• [TASK DIRECTIONS]:
Beginning with the line that contains "The John Macarthur", print each line to the end of the data exactly. Omit the pictures.

• [RAW DATA]:
+++
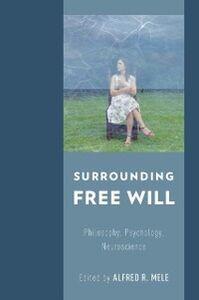 Ebook in inglese Surrounding Free Will: Philosophy, Psychology, Neuroscience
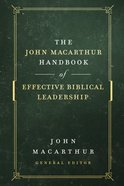 The John Macarthur Handbook of Effective Biblical Leadership (Shepherd's Library Series)
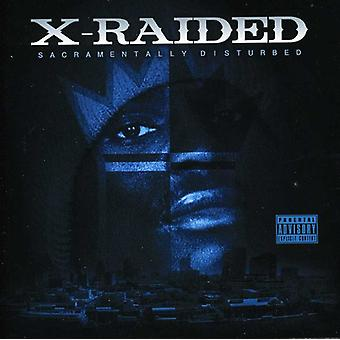 X-Raided - Sacramentally Disturbed [CD] USA import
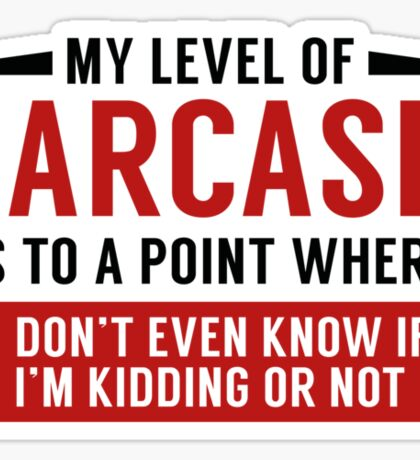 My Level Of Sarcasm Sticker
+++
• [RESPONSE BOX]:
 The John Macarthur Handbook of Effective Biblical Leadership (Shepherd's Library Series)
 X-Raided - Sacramentally Disturbed [CD] USA import
 My Level Of Sarcasm Sticker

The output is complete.